GIVEN EXERCISE: Rewrite the records below, changing every "millimetres" to "millimeters" and keeping everything else the same.

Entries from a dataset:
>> Start
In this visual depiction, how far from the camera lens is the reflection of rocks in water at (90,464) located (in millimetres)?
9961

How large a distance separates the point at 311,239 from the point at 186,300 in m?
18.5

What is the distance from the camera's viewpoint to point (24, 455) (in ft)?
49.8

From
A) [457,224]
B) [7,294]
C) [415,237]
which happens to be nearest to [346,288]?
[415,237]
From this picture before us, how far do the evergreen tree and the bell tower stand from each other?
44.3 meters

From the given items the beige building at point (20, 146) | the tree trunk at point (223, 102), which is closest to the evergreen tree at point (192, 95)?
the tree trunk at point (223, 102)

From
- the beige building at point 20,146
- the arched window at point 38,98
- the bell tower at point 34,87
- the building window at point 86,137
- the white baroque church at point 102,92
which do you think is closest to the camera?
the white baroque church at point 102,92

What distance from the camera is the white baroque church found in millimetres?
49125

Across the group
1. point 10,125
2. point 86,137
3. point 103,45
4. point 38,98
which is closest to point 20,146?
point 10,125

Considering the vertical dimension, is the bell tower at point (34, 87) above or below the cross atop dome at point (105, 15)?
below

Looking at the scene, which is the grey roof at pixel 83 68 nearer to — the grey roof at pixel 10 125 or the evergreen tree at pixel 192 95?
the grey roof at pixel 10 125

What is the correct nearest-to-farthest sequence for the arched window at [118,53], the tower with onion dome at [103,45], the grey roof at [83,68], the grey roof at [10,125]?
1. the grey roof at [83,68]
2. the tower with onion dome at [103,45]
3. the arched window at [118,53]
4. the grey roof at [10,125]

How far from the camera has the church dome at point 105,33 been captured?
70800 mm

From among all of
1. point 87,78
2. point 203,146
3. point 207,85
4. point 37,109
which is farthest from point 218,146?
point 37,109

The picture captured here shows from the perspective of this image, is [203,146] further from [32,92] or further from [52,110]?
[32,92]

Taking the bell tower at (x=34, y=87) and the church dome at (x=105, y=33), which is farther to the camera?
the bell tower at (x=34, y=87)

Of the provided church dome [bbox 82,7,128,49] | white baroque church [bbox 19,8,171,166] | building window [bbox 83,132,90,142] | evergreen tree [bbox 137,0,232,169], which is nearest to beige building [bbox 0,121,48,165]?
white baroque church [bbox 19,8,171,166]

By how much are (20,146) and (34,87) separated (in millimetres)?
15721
>> End
REPLY:
In this visual depiction, how far from the camera lens is the reflection of rocks in water at (90,464) located (in millimeters)?
9961

How large a distance separates the point at 311,239 from the point at 186,300 in m?
18.5

What is the distance from the camera's viewpoint to point (24, 455) (in ft)?
49.8

From
A) [457,224]
B) [7,294]
C) [415,237]
which happens to be nearest to [346,288]?
[415,237]
From this picture before us, how far do the evergreen tree and the bell tower stand from each other?
44.3 meters

From the given items the beige building at point (20, 146) | the tree trunk at point (223, 102), which is closest to the evergreen tree at point (192, 95)?
the tree trunk at point (223, 102)

From
- the beige building at point 20,146
- the arched window at point 38,98
- the bell tower at point 34,87
- the building window at point 86,137
- the white baroque church at point 102,92
which do you think is closest to the camera?
the white baroque church at point 102,92

What distance from the camera is the white baroque church found in millimeters?
49125

Across the group
1. point 10,125
2. point 86,137
3. point 103,45
4. point 38,98
which is closest to point 20,146?
point 10,125

Considering the vertical dimension, is the bell tower at point (34, 87) above or below the cross atop dome at point (105, 15)?
below

Looking at the scene, which is the grey roof at pixel 83 68 nearer to — the grey roof at pixel 10 125 or the evergreen tree at pixel 192 95?
the grey roof at pixel 10 125

What is the correct nearest-to-farthest sequence for the arched window at [118,53], the tower with onion dome at [103,45], the grey roof at [83,68], the grey roof at [10,125]?
1. the grey roof at [83,68]
2. the tower with onion dome at [103,45]
3. the arched window at [118,53]
4. the grey roof at [10,125]

How far from the camera has the church dome at point 105,33 been captured?
70800 mm

From among all of
1. point 87,78
2. point 203,146
3. point 207,85
4. point 37,109
which is farthest from point 218,146?
point 37,109

The picture captured here shows from the perspective of this image, is [203,146] further from [32,92] or further from [52,110]?
[32,92]

Taking the bell tower at (x=34, y=87) and the church dome at (x=105, y=33), which is farther to the camera?
the bell tower at (x=34, y=87)

Of the provided church dome [bbox 82,7,128,49] | white baroque church [bbox 19,8,171,166] | building window [bbox 83,132,90,142] | evergreen tree [bbox 137,0,232,169], which is nearest to beige building [bbox 0,121,48,165]?
white baroque church [bbox 19,8,171,166]

By how much are (20,146) and (34,87) separated (in millimeters)?
15721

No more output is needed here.